There’s plenty of time to consider the options here. The UK’s pandemic response is in the hands of a government that is influenced by many factors, and high on its list of priorities is not attention to the complexities of science as it applies to population health behaviours. I’m sure they won’t be pressing for answers before Christmas, although they might be looking for people to blame when it’s clear they don’t have those answers…

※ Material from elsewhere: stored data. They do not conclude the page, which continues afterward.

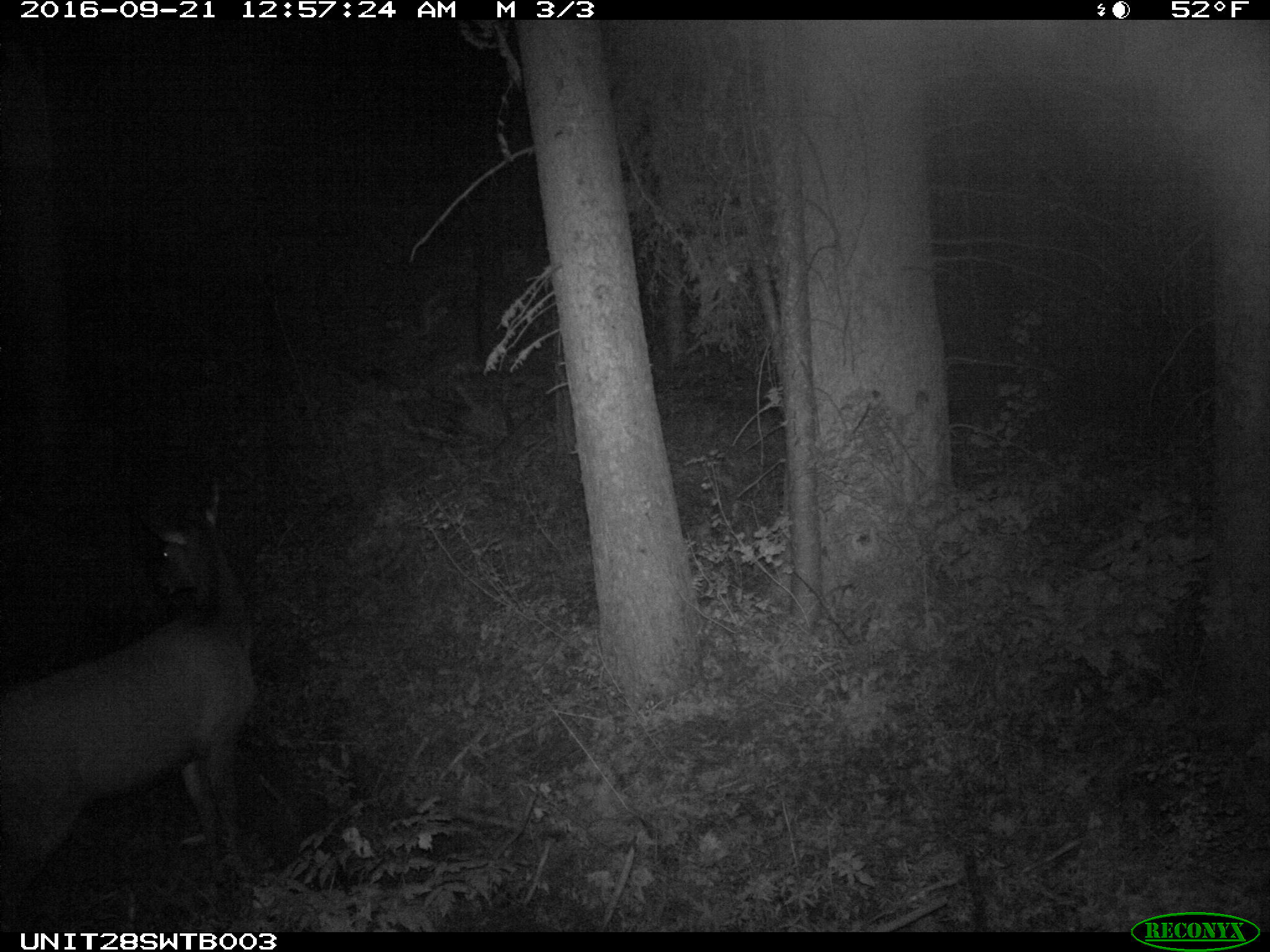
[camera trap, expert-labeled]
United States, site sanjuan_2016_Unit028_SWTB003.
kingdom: Animalia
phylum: Chordata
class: Mammalia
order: Artiodactyla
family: Cervidae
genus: Cervus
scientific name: Cervus elaphus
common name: red deer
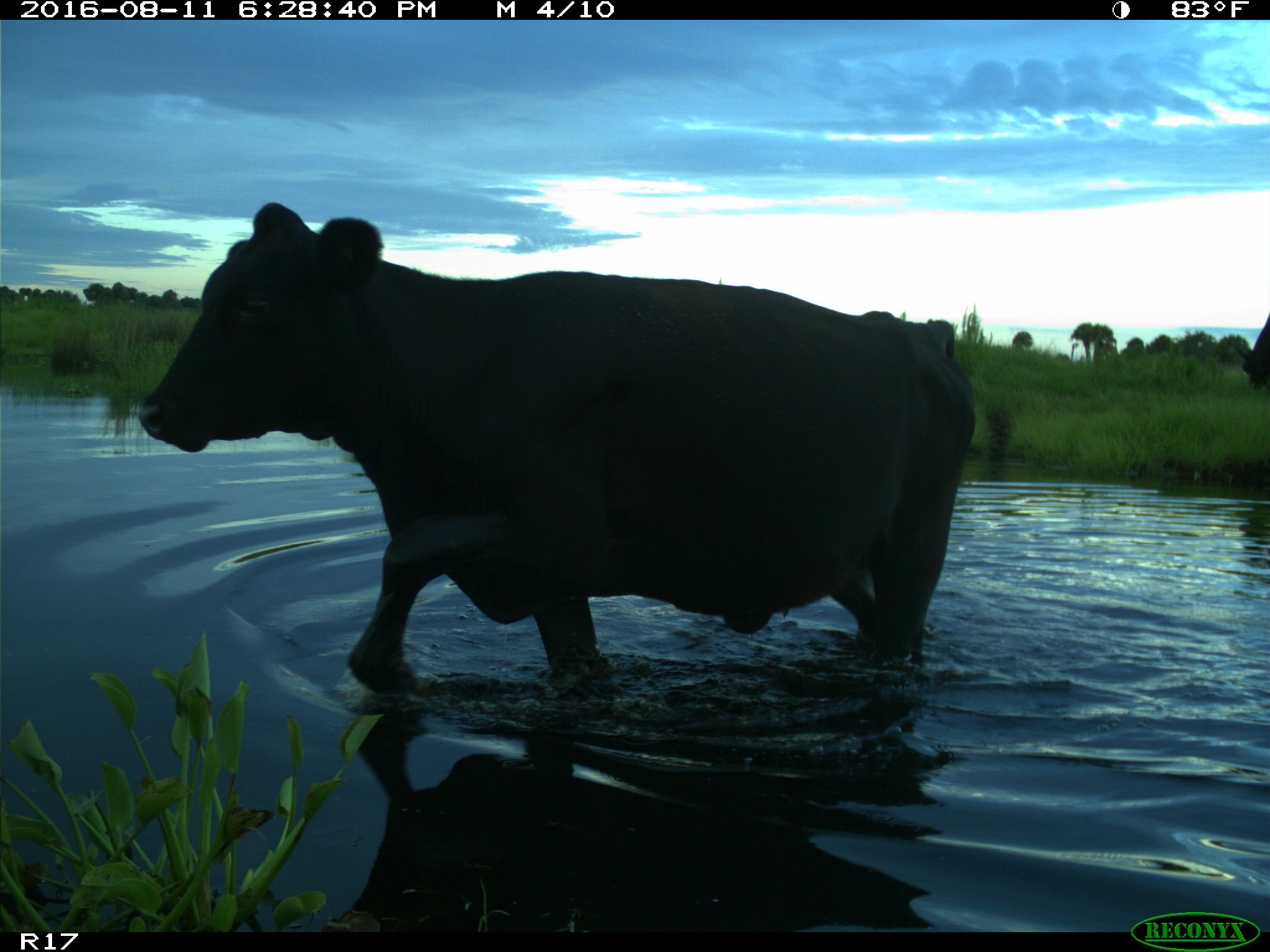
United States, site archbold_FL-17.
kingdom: Animalia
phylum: Chordata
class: Mammalia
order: Artiodactyla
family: Bovidae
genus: Bos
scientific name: Bos taurus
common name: domestic cow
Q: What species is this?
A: Bos taurus (domestic cow).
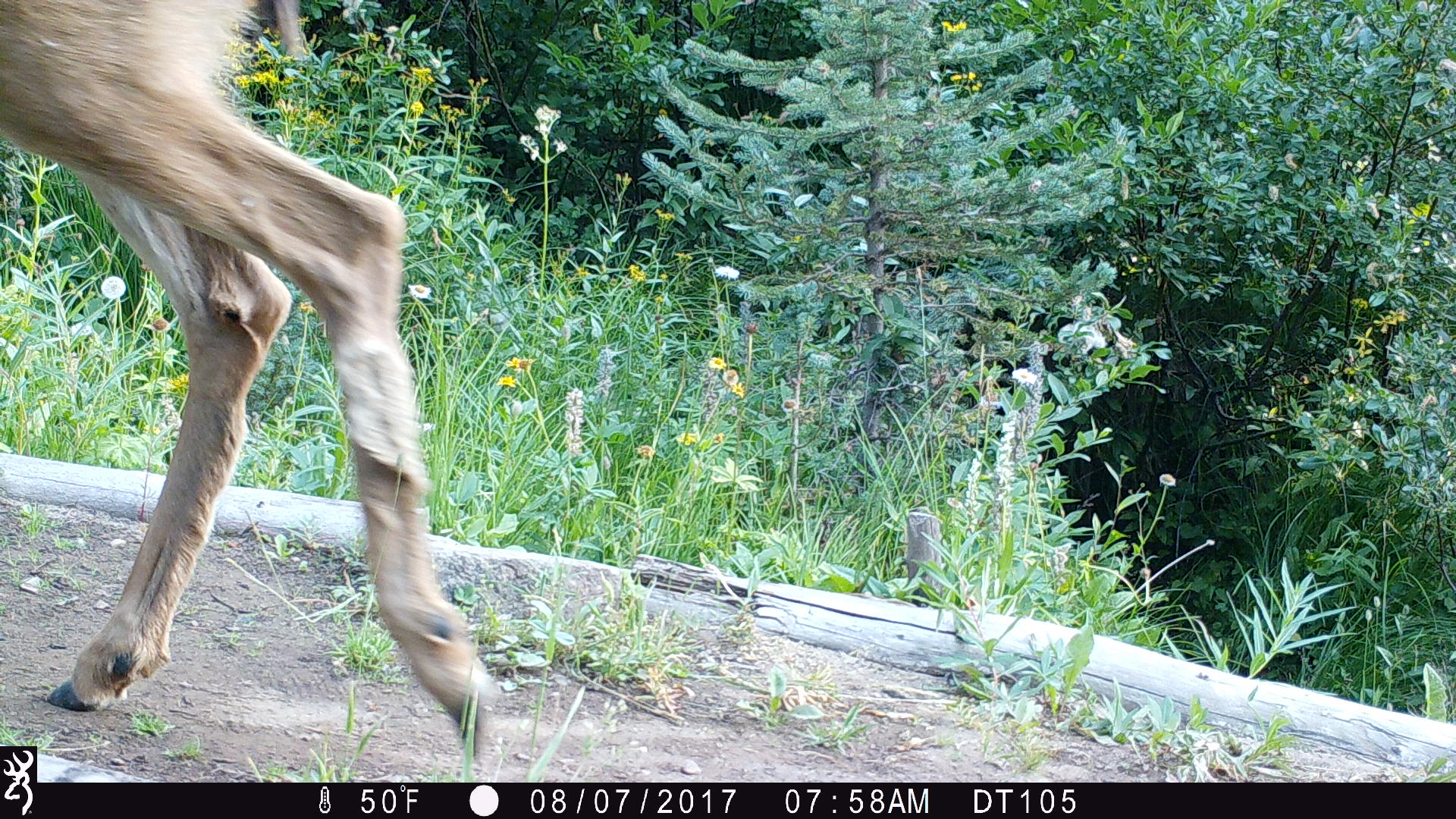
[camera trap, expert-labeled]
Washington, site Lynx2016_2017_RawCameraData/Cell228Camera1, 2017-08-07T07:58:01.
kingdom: Animalia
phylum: Chordata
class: Mammalia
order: Artiodactyla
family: Cervidae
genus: Odocoileus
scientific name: Odocoileus hemionus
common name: mule deer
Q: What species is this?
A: Odocoileus hemionus (mule deer).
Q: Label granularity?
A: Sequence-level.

Another NHS review is trailed in our newspapers – this one apparently aimed at clipping the wings of NHS England and Public Health England. Anyone who knows the first thing about British politics will know that neither Boris Johnson nor Matt Hancock has the ability or the interest to lead a strategic overhaul of our health service, so no doubt the output will be determined to a large extent by the prime minister’s Svengali, Dominic Cummings. What does that tell us about the likely consequences for mental health care in this country?
Cummings likes to pose as an outsider but his scruffy T shirt and stubble is as much an affectation as his employer’s tousled hair and faux-Churchillian gestures. He is a mainstream Tory – privately educated, Oxbridge humanities degree, socially and politically connected. His interest in IT and modelling is a quirk; his real drivers are authoritarianism and disdain for Little People – justified to himself by his self-appraisal as the cleverest man he knows. Cumming’s foot soldiers are the SPADS he employs to run the prime minister’s (and Number 11’s) office. What he seems to be creating sounds a long way from the team of talented weirdos and misfits he famously advertised for and more like just another insiders’ clique.
Cumming’s place man as Number 10’s adviser on Health & Social Care, Life Sciences and Technology is one William Warr, who fits the bill nicely. A standard issue arrogant white man, he has no claim to expertise in health and social care apart from entry-level training in public health and failing to complete his PhD, but he has connections and holds the right political opinions. And those opinions, outlined in (of course) The Daily Telegraph, don’t bode well for our health services – antipathy to an NHS that wastes all its resources treating ill people, overvaluation of the role of tech, tired ideas about smartphone apps and nudge interventions, unthought-through ideas about personalised medicine based upon genetic testing. And Warr seems to have skipped the modules in his MPhil on social determinants of health and on secondary and tertiary prevention.
I’m wondering what all this has to offer people struggling with long-term mental illness, or with the unglamorous admixture of physical and mental disability, poverty and educational under-achievement described so well in Frances Ryan’s book Crippled. The answer is, I’m afraid, nothing. The ability to exercise informed choice about lifestyle is not to be dismissed, but it is overprivileged by those who don’t like the idea of a welfare state. A Zoom chat with a mental health support worker and an offer of gene sequencing is no substitute for good housing, education, a safe environment, proper treatment from a multidisciplinary team of specialists, and a society that values support and participation over competition and acquisition.